Of the remainder, a large chunk deal with fisheries quotas and regulation and agricultural exports. Some concern shipping and training of seafarers, plus a sprinkling of data protection provisions. (Of note, 500 instruments are separately being revoked through financial services and procurement bills).
It is, however, more than a numbers game and the substance of the 600 instruments on the list matters. Whilst the list has been made available, there is no accompanying rationale for how it has been drawn up and what (if anything) the impact of the removal of the 600 is likely to be. Neither does it seem to be suggested that the House of Lords should now stop to examine each item in detail, although that is perhaps a possibility.
And the rest?
What is more, the Government is proposing that with regard to the remaining retained EU law instruments, it will have power to issue further decisions on which of them should be removed after the Bill passes, without the need for any Parliamentary scrutiny. By my reckoning, there are at least another 1600 environmental / climate changes pieces of retained EU legislation left to address in this way.
Make no mistake, this is highly unorthodox under the UK legislative system where Parliament as a whole (and not the Government of the day) has the constitutional right to adopt or revoke legislation.
Now, it might well be that a proper assessment by Government lawyers has been done with regard to the selection of the 600 instruments to be axed first:
- Measures relating to allowances under the EU Emissions Trading Scheme are for instance likely to be superfluous now that we are no longer a member of it.
- Decisions approving an EU negotiating position for international negotiations will be redundant.
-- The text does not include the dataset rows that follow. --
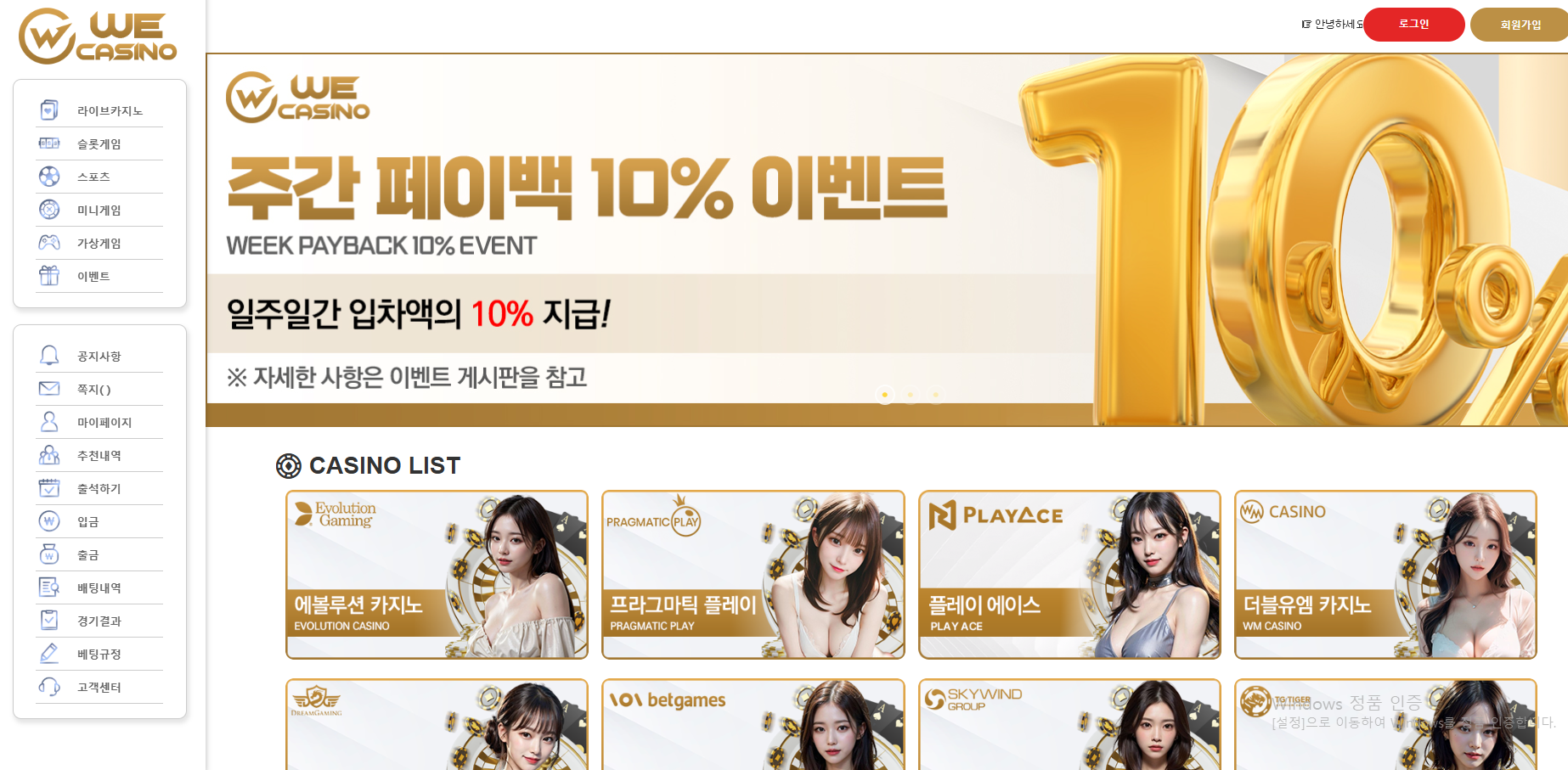 we카지노.png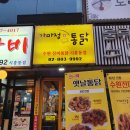 가마정통닭 이미지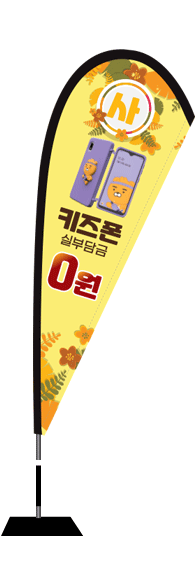 윈드배너 F형-2254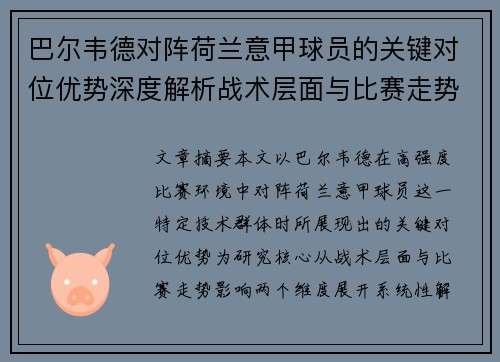 巴尔韦德对阵荷兰意甲球员的关键对位优势深度解析战术层面与比赛走势影响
But detailed justification should be published by the Government before the bill is adopted so that the rationale can be scrutinised by lawmakers, business and the public at large. This should:
- remove the leap of faith required by Members of Parliament
- justify the claim in the Ministerial Statement that revoking these 600 items helps provide legal certainty - quite the reverse at present, I would argue!
- demonstrate the UK's compliance with the 'level playing field' requirements of the EU Withdrawal Agreement and Northern Ireland Protocol, whereby it was agreed that the UK would not backslide on the level of environmental protection existing as at our exit.
So whilst it is to be welcomed that the Government has pulled back from the brink of an indiscriminate bonfire of legislation come year end, the onus ought now to be on Ministers to at least show how they are abiding by the concept of 'do no harm'.